Per comprendere la genesi e lo scopo della prima bozza del codice etico per la progettazione di sistemi di intelligenza artificiale, elaborato da un team di esperti per la Commissione Europea, pubblichiamo un intervento di Luca Bolognini, presidente dell’Istituto Italiano per la Privacy e autore di “Follia Artificiale” (Rubbettino Ed., 2018).
Nella primavera del 2018, la Commissione Europea ha selezionato 52 intelligenze umane (l’AI HLEG) per fronteggiare la sfida etica dell’Intelligenza Artificiale. Questi esperti internazionali, provenienti dall’industria privata, dall’accademia e dalle istituzioni pubbliche, hanno dato vita a un gruppo di alto livello con il primo obiettivo di redigere delle linee guida per una Intelligenza Artificiale affidabile. Il testo, ancora in bozza, è stato pubblicato il 18 dicembre 2018 e per un breve periodo resterà in consultazione pubblica e aperto ai commenti.
Non si tratta del “solito” codice etico intriso di principi generalissimi sul tema, come se ne sono già visti in passato: esso contiene, anzi, numerose indicazioni utili all’applicazione pratica dei principi fondamentali del diritto europeo nello sviluppo di sistemi intelligenti.

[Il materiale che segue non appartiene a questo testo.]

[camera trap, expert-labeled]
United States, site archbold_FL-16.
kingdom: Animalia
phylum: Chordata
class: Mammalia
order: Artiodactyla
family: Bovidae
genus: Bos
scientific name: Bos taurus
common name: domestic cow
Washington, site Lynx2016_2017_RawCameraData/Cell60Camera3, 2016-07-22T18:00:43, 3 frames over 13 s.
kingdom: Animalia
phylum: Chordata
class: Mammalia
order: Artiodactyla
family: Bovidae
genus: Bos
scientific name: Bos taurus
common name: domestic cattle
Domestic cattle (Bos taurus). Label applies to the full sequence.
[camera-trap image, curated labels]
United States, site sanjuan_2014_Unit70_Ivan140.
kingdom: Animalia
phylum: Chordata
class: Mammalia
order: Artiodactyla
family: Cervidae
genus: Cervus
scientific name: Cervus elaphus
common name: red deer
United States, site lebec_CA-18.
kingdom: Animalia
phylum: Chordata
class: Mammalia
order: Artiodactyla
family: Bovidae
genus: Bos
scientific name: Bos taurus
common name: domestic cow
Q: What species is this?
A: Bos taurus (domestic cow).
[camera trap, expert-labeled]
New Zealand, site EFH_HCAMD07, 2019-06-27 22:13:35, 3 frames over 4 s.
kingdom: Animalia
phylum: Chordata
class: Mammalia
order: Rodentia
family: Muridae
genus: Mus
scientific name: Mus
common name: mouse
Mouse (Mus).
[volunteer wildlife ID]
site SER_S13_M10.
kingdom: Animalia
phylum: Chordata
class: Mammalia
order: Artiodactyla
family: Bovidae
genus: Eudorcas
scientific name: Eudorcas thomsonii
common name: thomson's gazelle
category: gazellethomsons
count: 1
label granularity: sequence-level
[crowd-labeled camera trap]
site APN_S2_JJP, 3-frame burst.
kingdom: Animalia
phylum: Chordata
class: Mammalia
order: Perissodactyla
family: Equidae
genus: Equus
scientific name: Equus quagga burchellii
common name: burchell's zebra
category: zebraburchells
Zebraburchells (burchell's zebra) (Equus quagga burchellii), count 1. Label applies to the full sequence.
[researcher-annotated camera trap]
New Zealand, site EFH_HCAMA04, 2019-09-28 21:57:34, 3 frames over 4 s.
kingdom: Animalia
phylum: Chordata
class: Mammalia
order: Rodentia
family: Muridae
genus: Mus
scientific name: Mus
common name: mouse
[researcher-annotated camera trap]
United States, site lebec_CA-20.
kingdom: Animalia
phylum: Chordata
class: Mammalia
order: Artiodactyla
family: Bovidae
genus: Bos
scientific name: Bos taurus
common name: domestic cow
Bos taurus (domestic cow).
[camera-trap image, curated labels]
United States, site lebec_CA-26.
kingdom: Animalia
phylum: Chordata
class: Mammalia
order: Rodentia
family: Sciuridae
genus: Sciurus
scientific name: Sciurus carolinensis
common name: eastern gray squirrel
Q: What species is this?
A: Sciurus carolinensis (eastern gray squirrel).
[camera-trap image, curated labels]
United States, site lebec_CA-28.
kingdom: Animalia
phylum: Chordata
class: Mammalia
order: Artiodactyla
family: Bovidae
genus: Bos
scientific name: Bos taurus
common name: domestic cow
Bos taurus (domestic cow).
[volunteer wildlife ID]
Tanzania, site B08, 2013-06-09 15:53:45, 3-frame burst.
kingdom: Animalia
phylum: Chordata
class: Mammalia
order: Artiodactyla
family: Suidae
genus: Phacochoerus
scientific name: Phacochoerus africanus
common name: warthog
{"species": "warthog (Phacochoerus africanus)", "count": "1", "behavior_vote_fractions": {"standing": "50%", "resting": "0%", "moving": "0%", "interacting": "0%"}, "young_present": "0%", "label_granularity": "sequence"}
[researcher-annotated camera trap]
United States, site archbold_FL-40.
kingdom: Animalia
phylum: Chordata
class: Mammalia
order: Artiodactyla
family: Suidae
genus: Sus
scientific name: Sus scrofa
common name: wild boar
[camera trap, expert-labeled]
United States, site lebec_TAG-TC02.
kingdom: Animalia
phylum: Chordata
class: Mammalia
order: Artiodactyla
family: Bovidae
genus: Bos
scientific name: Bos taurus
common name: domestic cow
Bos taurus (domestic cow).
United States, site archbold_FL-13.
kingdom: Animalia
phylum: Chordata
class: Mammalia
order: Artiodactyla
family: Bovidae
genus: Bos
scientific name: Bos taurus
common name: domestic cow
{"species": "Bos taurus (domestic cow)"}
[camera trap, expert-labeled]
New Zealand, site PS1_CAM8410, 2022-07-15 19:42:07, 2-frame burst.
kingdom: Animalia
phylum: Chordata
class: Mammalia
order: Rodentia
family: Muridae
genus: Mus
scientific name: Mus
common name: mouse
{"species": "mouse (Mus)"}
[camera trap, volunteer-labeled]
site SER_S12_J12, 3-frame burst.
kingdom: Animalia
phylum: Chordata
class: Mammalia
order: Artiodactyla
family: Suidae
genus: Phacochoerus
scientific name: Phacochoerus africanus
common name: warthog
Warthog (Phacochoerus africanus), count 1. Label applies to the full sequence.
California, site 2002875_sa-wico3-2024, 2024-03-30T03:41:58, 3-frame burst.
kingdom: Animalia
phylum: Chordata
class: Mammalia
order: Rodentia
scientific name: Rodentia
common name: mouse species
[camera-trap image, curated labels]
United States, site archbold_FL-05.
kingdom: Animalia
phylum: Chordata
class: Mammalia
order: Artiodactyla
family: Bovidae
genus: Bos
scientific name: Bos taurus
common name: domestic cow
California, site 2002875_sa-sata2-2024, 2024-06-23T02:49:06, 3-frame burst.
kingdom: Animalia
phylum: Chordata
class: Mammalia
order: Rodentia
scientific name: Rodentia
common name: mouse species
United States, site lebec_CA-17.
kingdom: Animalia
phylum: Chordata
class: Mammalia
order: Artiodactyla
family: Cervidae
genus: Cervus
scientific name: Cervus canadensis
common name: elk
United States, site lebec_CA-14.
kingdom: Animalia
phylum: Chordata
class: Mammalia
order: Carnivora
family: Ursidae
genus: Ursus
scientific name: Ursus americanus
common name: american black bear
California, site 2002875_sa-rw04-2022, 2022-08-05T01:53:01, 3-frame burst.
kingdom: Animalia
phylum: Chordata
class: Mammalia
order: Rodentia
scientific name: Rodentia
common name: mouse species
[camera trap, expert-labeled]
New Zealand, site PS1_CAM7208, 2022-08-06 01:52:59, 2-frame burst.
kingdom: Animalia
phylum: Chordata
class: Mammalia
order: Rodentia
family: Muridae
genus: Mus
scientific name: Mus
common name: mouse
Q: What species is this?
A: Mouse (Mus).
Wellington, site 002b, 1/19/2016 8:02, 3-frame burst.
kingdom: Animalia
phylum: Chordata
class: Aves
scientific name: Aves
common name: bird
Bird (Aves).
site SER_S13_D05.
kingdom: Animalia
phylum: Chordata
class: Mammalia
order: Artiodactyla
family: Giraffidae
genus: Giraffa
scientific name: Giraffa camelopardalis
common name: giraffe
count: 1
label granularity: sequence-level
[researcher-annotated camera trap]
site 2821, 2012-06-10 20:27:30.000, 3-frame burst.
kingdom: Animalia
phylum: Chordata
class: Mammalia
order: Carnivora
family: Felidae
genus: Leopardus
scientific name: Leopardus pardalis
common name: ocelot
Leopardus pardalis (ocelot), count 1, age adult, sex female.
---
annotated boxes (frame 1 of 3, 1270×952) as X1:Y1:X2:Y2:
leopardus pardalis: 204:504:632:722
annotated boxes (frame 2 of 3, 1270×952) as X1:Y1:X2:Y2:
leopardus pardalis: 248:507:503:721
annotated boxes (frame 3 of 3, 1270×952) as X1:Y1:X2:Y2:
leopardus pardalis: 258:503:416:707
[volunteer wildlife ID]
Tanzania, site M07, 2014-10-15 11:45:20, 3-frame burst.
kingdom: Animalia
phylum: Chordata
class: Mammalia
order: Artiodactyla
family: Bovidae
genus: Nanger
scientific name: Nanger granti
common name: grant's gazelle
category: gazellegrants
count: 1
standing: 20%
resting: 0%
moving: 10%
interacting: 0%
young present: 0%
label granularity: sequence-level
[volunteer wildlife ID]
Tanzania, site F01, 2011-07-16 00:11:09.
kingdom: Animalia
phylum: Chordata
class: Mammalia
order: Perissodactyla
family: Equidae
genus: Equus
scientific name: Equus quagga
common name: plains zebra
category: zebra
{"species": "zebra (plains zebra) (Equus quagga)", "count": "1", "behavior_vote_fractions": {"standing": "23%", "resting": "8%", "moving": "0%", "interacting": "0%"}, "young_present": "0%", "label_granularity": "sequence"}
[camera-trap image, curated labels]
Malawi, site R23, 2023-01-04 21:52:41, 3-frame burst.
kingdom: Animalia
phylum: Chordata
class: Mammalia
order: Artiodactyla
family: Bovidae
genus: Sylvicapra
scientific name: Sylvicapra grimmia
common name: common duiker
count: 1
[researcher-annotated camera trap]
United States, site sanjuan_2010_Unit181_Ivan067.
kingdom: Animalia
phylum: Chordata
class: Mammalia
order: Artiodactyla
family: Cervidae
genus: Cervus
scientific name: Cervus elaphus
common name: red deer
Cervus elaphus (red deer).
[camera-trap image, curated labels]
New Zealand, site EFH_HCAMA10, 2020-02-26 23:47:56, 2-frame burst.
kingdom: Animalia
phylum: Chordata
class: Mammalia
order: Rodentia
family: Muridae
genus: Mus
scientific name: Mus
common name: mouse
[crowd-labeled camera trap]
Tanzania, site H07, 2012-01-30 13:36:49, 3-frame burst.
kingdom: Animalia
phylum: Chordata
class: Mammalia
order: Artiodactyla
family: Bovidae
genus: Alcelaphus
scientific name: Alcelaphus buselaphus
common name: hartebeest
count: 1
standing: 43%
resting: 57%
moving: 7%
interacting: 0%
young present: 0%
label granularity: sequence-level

Le linee guida comprendono anche una checklist adatta a verificare sin dalla progettazione (“by design”) l’aderenza alle raccomandazioni etiche della Commissione Europea. È sicuramente un passo in avanti rispetto ad altre esperienze analoghe condotte in giro per il mondo, rimaste tuttavia troppo lontane dalla realtà tecnologica concreta.
Il documento in questione, oltre a raccomandare “robustezza e sicurezza dei sistemi”, punta principalmente sulla centralità dell’essere umano nel rapporto con l’Intelligenza Artificiale: prima devono venire la dignità e la libertà umane, anche e soprattutto quando entrano in gioco gli algoritmi. L’autonomia delle persone deve sempre prevalere sull’autonomia artificiale, pertanto deve essere garantito un potere di supervisione da parte degli uomini sulle macchine, in modo da limitare le decisioni di queste ultime. Il “super-amministratore di sistema” deve insomma rimanere umano.
Come premessa logica, a maggior ragione, gli algoritmi e le loro scelte/evoluzioni devono risultare comprensibili agli esseri umani, e non sembra esserci spazio, almeno nella prospettiva etica europea, per forme di Intelligenza Artificiale profonda, oscura e insondabile, non trasparente e chiaramente tracciabile dagli umani.
Sono diversi gli aspetti positivi in queste linee guida, che posizionano l’Unione Europea all’avanguardia nella riflessione etico-umanistica sul progresso tecnologico mondiale.
Resta tuttavia un’insufficienza di fondo: si tratterà di un codice di regole aperto all’adesione volontaria da parte di governi, ricercatori e imprese, e non di norme vincolanti, e ci si chiede quali effetti potrà avere sui grandi colossi tecnologici multinazionali, ormai più influenti di interi Stati, o sui sistemi tecnologici esperti che auto-evolvono.
Inoltre, il documento rischia di peccare d’ingenuità in alcuni punti, come quando indica la cosiddetta “rule of law by design”, cioè la necessità di rispettare lo Stato di diritto – e quindi le Costituzioni e le Leggi – sin dalla progettazione di nuovi sistemi di Intelligenza Artificiale, anche calandone i precetti nei codici informatici: come se, in futuro, il pericolo non fosse legato proprio alla sostituzione delle leggi e dei codici – ancora frutto, oggi, di legislatori umani – con leggi approvate da legislatori artificiali e non umani.
Più che di “rule of law by design” avrebbe dunque senso parlare di “rule of human law by default”, cioè di Stato di diritto umano per impostazione predefinita, scongiurando scenari distopici di membri-robot di Parlamenti e governi: e chiaramente non sarebbe una carta “soft” e di autoregolamentazione, come queste linee guida, la sede corretta per fissare un “principio salva-umanità”, bensì le stesse Costituzioni e i Trattati internazionali. Insomma, si tratta di linee guida forti sul piano tecnico, ma deboli su quello politico e dei rapporti di forza.